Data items

============================================================

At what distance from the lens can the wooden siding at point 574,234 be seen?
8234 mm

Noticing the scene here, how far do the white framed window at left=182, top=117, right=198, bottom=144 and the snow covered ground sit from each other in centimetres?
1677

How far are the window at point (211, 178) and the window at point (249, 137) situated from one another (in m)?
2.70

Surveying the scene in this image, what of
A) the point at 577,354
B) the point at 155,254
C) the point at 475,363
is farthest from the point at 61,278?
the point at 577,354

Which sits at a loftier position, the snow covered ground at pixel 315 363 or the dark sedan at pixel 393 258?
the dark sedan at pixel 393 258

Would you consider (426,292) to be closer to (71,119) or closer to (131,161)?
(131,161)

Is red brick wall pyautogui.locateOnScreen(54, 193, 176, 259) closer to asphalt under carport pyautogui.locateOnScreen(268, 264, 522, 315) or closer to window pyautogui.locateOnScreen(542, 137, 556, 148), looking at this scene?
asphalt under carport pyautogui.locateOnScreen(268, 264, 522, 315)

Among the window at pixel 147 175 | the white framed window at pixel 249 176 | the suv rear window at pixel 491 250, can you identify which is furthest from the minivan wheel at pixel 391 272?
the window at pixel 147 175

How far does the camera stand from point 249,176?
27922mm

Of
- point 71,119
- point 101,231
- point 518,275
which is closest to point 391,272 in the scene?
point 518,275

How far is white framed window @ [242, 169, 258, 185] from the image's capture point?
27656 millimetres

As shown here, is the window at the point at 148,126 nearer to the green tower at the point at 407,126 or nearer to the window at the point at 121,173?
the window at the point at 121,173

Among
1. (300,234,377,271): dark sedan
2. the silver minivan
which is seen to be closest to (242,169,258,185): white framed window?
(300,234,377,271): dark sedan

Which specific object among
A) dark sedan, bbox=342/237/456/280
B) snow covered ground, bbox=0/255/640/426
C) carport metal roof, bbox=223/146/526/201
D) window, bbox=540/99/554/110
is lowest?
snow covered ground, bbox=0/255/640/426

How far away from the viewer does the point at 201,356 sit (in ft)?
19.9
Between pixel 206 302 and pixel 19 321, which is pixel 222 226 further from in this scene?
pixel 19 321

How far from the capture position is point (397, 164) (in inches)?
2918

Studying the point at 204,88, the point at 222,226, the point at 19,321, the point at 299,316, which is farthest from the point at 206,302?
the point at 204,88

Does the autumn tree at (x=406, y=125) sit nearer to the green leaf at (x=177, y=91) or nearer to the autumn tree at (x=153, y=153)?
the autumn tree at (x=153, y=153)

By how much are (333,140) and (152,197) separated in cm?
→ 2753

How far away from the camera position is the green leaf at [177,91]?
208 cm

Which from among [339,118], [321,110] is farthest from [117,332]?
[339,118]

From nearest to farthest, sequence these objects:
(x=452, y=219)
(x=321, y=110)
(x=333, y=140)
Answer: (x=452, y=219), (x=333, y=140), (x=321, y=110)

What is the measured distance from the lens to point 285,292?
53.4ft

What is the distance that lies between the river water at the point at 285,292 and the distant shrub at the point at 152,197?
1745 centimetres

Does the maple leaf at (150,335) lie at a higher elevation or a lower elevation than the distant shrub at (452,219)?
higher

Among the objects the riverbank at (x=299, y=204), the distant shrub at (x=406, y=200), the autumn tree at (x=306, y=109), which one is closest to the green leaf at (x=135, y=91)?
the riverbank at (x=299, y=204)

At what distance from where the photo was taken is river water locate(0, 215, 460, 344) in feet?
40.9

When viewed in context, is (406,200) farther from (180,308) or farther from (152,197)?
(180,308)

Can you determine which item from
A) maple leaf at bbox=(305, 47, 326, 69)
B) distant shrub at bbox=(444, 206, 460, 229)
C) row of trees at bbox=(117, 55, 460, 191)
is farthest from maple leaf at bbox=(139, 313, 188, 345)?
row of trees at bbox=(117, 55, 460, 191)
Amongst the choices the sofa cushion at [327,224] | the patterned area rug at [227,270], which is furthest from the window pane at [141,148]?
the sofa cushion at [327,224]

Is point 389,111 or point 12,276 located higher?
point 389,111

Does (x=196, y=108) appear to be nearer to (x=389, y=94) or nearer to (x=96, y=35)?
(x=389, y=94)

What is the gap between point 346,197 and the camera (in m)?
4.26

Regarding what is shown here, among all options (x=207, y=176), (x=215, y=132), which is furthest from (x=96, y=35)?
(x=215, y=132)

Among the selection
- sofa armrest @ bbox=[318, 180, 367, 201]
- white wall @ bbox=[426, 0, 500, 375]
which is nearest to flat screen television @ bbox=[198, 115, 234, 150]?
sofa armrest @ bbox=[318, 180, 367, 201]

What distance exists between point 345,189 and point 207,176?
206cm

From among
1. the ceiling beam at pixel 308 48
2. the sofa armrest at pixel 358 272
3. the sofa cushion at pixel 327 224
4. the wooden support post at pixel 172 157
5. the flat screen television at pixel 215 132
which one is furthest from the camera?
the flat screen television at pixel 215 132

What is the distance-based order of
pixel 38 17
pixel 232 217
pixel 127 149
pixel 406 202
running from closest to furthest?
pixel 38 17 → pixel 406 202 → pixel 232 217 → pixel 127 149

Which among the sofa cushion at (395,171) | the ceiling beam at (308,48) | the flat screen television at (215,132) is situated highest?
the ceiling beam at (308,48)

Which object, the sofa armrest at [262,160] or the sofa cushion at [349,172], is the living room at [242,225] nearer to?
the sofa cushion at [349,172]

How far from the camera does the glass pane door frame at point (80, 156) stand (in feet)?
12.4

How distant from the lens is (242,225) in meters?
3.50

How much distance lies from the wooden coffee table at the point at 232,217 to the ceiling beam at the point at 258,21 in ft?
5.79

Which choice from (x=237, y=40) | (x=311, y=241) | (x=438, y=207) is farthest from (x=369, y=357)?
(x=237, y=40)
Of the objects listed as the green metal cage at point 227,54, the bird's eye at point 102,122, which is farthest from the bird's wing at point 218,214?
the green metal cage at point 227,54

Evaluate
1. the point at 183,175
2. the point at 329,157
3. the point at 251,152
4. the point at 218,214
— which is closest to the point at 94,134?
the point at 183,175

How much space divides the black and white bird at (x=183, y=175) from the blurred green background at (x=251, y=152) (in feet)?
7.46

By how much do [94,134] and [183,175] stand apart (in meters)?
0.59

============================================================

• **Problem requirements**:
Swap "loftier" for "higher" in the lines above and give them again with everything else left as it is.

• **Solution for this exercise**:
At what distance from the lens can the wooden siding at point 574,234 be seen?
8234 mm

Noticing the scene here, how far do the white framed window at left=182, top=117, right=198, bottom=144 and the snow covered ground sit from each other in centimetres?
1677

How far are the window at point (211, 178) and the window at point (249, 137) situated from one another (in m)?
2.70

Surveying the scene in this image, what of
A) the point at 577,354
B) the point at 155,254
C) the point at 475,363
is farthest from the point at 61,278?
the point at 577,354

Which sits at a higher position, the snow covered ground at pixel 315 363 or the dark sedan at pixel 393 258?
the dark sedan at pixel 393 258

Would you consider (426,292) to be closer to (71,119) or closer to (131,161)?
(131,161)

Is red brick wall pyautogui.locateOnScreen(54, 193, 176, 259) closer to asphalt under carport pyautogui.locateOnScreen(268, 264, 522, 315) or closer to window pyautogui.locateOnScreen(542, 137, 556, 148), looking at this scene?
asphalt under carport pyautogui.locateOnScreen(268, 264, 522, 315)

Among the window at pixel 147 175 | the white framed window at pixel 249 176 | the suv rear window at pixel 491 250, can you identify which is furthest from the minivan wheel at pixel 391 272?
the window at pixel 147 175

How far does the camera stand from point 249,176?
27922mm

Of
- point 71,119
- point 101,231
- point 518,275
which is closest to point 391,272 in the scene?
point 518,275

How far is white framed window @ [242, 169, 258, 185] from the image's capture point?
27656 millimetres

As shown here, is the window at the point at 148,126 nearer to the green tower at the point at 407,126 or nearer to the window at the point at 121,173?
the window at the point at 121,173

Among
1. (300,234,377,271): dark sedan
2. the silver minivan
which is seen to be closest to (242,169,258,185): white framed window?
(300,234,377,271): dark sedan

Which specific object among
A) dark sedan, bbox=342/237/456/280
B) snow covered ground, bbox=0/255/640/426
C) carport metal roof, bbox=223/146/526/201
D) window, bbox=540/99/554/110
is lowest?
snow covered ground, bbox=0/255/640/426

How far away from the viewer does the point at 201,356 sit (in ft)?
19.9
Between pixel 206 302 and pixel 19 321, which is pixel 222 226 further from in this scene?
pixel 19 321

How far from the capture position is point (397, 164) (in inches)?
2918

Studying the point at 204,88, the point at 222,226, the point at 19,321, the point at 299,316, which is farthest from the point at 206,302?
the point at 204,88

Does the autumn tree at (x=406, y=125) sit nearer to the green leaf at (x=177, y=91) or nearer to the autumn tree at (x=153, y=153)?
the autumn tree at (x=153, y=153)

By how much are (333,140) and (152,197) separated in cm?
→ 2753

How far away from the camera position is the green leaf at [177,91]?
208 cm

Which from among [339,118], [321,110] is farthest from [117,332]?
[339,118]

From nearest to farthest, sequence these objects:
(x=452, y=219)
(x=321, y=110)
(x=333, y=140)
Answer: (x=452, y=219), (x=333, y=140), (x=321, y=110)

What is the measured distance from the lens to point 285,292?
53.4ft

What is the distance that lies between the river water at the point at 285,292 and the distant shrub at the point at 152,197?
1745 centimetres

Does the maple leaf at (150,335) lie at a higher elevation or a lower elevation than the distant shrub at (452,219)?
higher

Among the objects the riverbank at (x=299, y=204), the distant shrub at (x=406, y=200), the autumn tree at (x=306, y=109), which one is closest to the green leaf at (x=135, y=91)?
the riverbank at (x=299, y=204)

At what distance from where the photo was taken is river water locate(0, 215, 460, 344) in feet?
40.9

When viewed in context, is (406,200) farther from (180,308) or farther from (152,197)?
(180,308)

Can you determine which item from
A) maple leaf at bbox=(305, 47, 326, 69)
B) distant shrub at bbox=(444, 206, 460, 229)
C) row of trees at bbox=(117, 55, 460, 191)
is farthest from maple leaf at bbox=(139, 313, 188, 345)?
row of trees at bbox=(117, 55, 460, 191)
Amongst the choices the sofa cushion at [327,224] | the patterned area rug at [227,270], which is furthest from the window pane at [141,148]?
the sofa cushion at [327,224]

Is point 389,111 or point 12,276 located higher?
point 389,111

Does (x=196, y=108) appear to be nearer to (x=389, y=94) or nearer to (x=96, y=35)?
(x=389, y=94)

What is the gap between point 346,197 and the camera (in m)?
4.26

Regarding what is shown here, among all options (x=207, y=176), (x=215, y=132), which is furthest from (x=96, y=35)?
(x=215, y=132)

Among the selection
- sofa armrest @ bbox=[318, 180, 367, 201]
- white wall @ bbox=[426, 0, 500, 375]
which is nearest to flat screen television @ bbox=[198, 115, 234, 150]?
sofa armrest @ bbox=[318, 180, 367, 201]

What distance exists between point 345,189 and point 207,176?
206cm

From among
1. the ceiling beam at pixel 308 48
2. the sofa armrest at pixel 358 272
3. the sofa cushion at pixel 327 224
4. the wooden support post at pixel 172 157
5. the flat screen television at pixel 215 132
which one is furthest from the camera?
the flat screen television at pixel 215 132

What is the distance-based order of
pixel 38 17
pixel 232 217
pixel 127 149
pixel 406 202
running from closest to furthest?
pixel 38 17 → pixel 406 202 → pixel 232 217 → pixel 127 149

Which among the sofa cushion at (395,171) | the ceiling beam at (308,48) | the flat screen television at (215,132) is situated highest?
the ceiling beam at (308,48)

Which object, the sofa armrest at [262,160] or the sofa cushion at [349,172], is the living room at [242,225] nearer to?
the sofa cushion at [349,172]

How far from the camera does the glass pane door frame at point (80, 156) stand (in feet)?
12.4

How distant from the lens is (242,225) in meters?
3.50

How much distance lies from the wooden coffee table at the point at 232,217 to the ceiling beam at the point at 258,21 in ft?
5.79

Which choice from (x=237, y=40) | (x=311, y=241) | (x=438, y=207) is farthest from (x=369, y=357)?
(x=237, y=40)
Of the objects listed as the green metal cage at point 227,54, the bird's eye at point 102,122, which is farthest from the bird's wing at point 218,214?
the green metal cage at point 227,54

Evaluate
1. the point at 183,175
2. the point at 329,157
3. the point at 251,152
4. the point at 218,214
— which is closest to the point at 94,134?
the point at 183,175

How much space divides the black and white bird at (x=183, y=175) from the blurred green background at (x=251, y=152) (in feet)?
7.46

By how much do [94,134] and [183,175] stand apart (in meters)?
0.59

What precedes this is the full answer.